(DATA FOR THIS EXERCISE)

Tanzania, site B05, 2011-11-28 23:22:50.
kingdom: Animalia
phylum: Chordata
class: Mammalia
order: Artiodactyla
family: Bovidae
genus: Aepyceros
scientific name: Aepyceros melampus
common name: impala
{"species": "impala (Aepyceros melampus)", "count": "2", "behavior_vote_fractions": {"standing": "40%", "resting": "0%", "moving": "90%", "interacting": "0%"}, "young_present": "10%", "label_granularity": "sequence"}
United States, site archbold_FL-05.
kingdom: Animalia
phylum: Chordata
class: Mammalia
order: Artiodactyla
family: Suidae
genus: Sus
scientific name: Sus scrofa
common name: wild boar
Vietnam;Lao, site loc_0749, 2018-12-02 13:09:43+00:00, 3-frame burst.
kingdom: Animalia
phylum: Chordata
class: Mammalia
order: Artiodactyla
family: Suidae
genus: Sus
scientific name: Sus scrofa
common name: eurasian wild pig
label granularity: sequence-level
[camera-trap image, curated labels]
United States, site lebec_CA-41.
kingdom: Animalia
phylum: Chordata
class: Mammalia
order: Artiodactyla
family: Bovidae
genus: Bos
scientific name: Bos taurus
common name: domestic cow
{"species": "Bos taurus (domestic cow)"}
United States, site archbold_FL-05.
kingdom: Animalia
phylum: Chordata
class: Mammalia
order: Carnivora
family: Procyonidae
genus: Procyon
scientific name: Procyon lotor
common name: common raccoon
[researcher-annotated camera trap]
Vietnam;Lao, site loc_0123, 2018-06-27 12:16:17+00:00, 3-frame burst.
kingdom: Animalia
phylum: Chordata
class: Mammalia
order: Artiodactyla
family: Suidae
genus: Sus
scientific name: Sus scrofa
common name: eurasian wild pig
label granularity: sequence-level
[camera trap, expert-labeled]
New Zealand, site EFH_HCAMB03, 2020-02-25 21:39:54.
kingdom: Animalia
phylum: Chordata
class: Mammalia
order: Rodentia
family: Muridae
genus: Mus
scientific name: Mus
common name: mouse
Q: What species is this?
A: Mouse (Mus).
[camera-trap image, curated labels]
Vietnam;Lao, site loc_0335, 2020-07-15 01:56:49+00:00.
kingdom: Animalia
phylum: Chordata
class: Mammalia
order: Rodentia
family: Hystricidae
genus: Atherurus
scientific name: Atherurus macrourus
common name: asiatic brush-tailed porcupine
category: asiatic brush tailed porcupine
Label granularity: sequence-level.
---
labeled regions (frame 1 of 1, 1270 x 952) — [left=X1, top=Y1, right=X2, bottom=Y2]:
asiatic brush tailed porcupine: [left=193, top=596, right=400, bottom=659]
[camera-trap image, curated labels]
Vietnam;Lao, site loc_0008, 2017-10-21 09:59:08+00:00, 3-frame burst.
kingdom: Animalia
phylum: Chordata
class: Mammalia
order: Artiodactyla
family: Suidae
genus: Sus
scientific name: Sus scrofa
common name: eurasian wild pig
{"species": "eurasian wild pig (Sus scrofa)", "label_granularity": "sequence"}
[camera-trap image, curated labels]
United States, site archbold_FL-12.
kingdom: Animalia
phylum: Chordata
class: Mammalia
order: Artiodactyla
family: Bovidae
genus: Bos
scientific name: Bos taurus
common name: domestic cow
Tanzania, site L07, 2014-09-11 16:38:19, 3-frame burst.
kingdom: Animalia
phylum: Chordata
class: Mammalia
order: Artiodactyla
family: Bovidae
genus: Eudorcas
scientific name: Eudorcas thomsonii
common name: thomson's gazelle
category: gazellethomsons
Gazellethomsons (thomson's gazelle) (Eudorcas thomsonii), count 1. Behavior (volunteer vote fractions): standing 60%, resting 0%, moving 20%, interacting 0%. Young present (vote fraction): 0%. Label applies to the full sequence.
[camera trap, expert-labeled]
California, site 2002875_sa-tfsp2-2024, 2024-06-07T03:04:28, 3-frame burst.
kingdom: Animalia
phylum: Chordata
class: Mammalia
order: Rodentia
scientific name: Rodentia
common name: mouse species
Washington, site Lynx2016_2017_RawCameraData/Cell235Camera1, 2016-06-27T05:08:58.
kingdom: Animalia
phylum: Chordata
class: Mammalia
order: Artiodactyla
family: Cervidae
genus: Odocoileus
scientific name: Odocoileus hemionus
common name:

(End DATA FOR THIS EXERCISE)

## [PROBLEM DETAILS]
Among the lines above, find those carrying the word "States" and copy them out.

## [REPLY TO THE TASK]
United States, site archbold_FL-05.
United States, site lebec_CA-41.
United States, site archbold_FL-05.
United States, site archbold_FL-12.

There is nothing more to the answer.